[START SOURCE PASSAGE]

Questioning the effectiveness of usability testing may sound like a relic from the past.

In the early years of industrial usability engineering, there was a constant need to justify the activity of (and your job in) usability testing. The book Cost-Justifying Usability (Bias & Mayhew, 2005) speaks to this.

Usability testing has since gained significant adoption in organizations. But that doesn’t mean some of the core questions asked decades ago have been answered adequately or should not continue to be asked.

The widespread use of usability testing is evidence that practitioners believe that usability testing is effective. Unfortunately, there are fields in which practitioners’ belief in the effectiveness of their methods does not appear to be warranted for those outside the field (e.g., the use of projective techniques such as the Rorschach test in psychotherapy).

Although usability testing is widely used, might it actually be ineffective, and might practitioners who use it just be fooling themselves? How do we even define and measure the effectiveness of usability testing?

In this article, we examine two core assessments of effectiveness: the reliability of observing usability problems and the success of using usability testing to generate more usable (better) products.

[END SOURCE PASSAGE]
[START RECORDED INFORMATION]

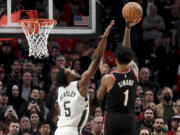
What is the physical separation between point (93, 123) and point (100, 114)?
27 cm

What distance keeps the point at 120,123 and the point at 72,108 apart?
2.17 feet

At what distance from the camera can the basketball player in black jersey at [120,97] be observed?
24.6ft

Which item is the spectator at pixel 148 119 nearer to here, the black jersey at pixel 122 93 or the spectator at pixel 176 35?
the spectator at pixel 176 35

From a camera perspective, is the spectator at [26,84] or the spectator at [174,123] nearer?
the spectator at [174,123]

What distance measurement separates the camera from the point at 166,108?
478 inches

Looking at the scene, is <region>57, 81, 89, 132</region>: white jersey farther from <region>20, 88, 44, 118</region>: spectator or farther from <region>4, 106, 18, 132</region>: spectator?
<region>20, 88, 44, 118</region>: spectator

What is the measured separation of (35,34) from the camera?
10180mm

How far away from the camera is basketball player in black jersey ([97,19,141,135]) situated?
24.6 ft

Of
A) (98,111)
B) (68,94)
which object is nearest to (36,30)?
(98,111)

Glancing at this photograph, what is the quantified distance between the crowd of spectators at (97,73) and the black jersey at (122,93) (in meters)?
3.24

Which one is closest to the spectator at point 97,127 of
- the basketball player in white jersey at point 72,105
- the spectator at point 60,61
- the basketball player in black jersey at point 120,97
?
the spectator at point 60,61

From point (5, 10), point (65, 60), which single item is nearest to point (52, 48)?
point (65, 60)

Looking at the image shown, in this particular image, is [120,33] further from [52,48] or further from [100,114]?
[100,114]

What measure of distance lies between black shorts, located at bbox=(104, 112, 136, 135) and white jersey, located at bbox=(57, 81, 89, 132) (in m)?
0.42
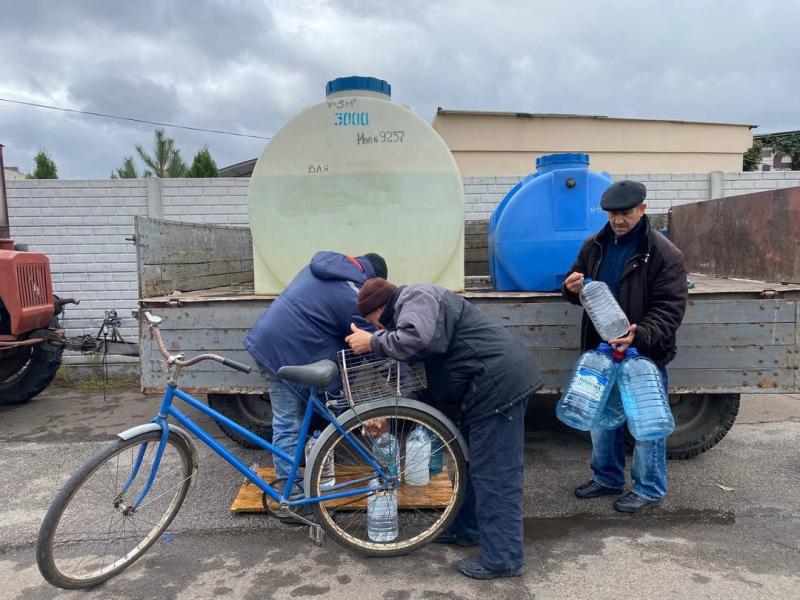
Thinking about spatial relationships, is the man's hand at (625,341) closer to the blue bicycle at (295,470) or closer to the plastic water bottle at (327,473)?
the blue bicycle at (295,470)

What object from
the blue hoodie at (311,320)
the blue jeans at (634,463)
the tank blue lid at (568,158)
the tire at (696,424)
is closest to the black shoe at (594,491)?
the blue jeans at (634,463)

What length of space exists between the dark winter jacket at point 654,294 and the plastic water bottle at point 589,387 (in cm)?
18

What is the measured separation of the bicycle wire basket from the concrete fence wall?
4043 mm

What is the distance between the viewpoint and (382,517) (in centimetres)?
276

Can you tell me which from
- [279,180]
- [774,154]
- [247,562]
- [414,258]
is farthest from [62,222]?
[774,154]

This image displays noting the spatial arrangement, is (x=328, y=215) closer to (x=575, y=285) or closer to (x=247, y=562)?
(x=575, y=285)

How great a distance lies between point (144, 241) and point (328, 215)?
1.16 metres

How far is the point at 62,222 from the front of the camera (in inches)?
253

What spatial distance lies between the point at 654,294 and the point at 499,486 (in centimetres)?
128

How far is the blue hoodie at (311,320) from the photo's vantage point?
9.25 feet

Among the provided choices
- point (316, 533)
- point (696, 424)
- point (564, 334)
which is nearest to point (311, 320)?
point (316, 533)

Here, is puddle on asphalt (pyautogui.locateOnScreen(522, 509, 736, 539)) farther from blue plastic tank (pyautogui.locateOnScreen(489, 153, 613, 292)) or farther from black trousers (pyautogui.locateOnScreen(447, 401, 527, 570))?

[END RECORDED INFORMATION]

§ TASKS FOR THIS EXERCISE:
a) Answer these questions from the usability testing passage:
(i) Which book is cited as speaking to the early need to justify usability testing?
(ii) What example is given of a method whose effectiveness practitioners believe in, though outsiders may not find that belief warranted?
(iii) Which two core assessments of effectiveness does the article say it examines?
b) Quote the stretch of the usability testing passage from "Questioning the effectiveness" through "to be asked.".
c) Write what comes next in the usability testing passage, starting after its final sentence.
These rows have no connection to the usability testing passage.

§ ANSWERS TO THE PROBLEMS:
a)
(i) Cost-Justifying Usability (Bias & Mayhew, 2005).
(ii) The use of projective techniques such as the Rorschach test in psychotherapy.
(iii) The reliability of observing usability problems, and the success of using usability testing to generate more usable (better) products.

b)
Questioning the effectiveness of usability testing may sound like a relic from the past.

In the early years of industrial usability engineering, there was a constant need to justify the activity of (and your job in) usability testing. The book Cost-Justifying Usability (Bias & Mayhew, 2005) speaks to this.

Usability testing has since gained significant adoption in organizations. But that doesn’t mean some of the core questions asked decades ago have been answered adequately or should not continue to be asked.

c)
Problems with Observing Problems

Many researchers proclaim the importance of observing behavior over using self-reported data. But observing people using an interface isn’t an objective action like taking someone’s temperature (which itself is prone to variables that affect its reliability, such as the doctor’s experience, the device used, and the location measured). When trying to identify critical events like usability problems from observations of user behavior, there is strong evidence that what you get is what you see, and not everyone sees the same things. For a method to be valid (a type of effectiveness), it needs to be reliable.

Since 1998 several papers have questioned the reliability of observing usability problems. The common finding in these studies, which include the famous Comparative Usability Evaluation (CUE) studies, was that observers (either individually or in teams across usability laboratories) who evaluated the same product produced markedly different sets of discovered problems. For example:

  • CUE-1 – Four teams evaluated a calendar app; they reported 141 problems but found only 1 in common. Molich et al. (1998) had four independent usability laboratories carry out inexpensive usability tests of a software application for new users. The four teams were free to use their own methods and reported 141 different problems, with only one problem common among all four teams. The average any-2 agreement between teams was just 4%. Molich et al. (1998) attributed this inconsistency to variability in the approaches taken by the teams (task scenarios, level of problem reporting).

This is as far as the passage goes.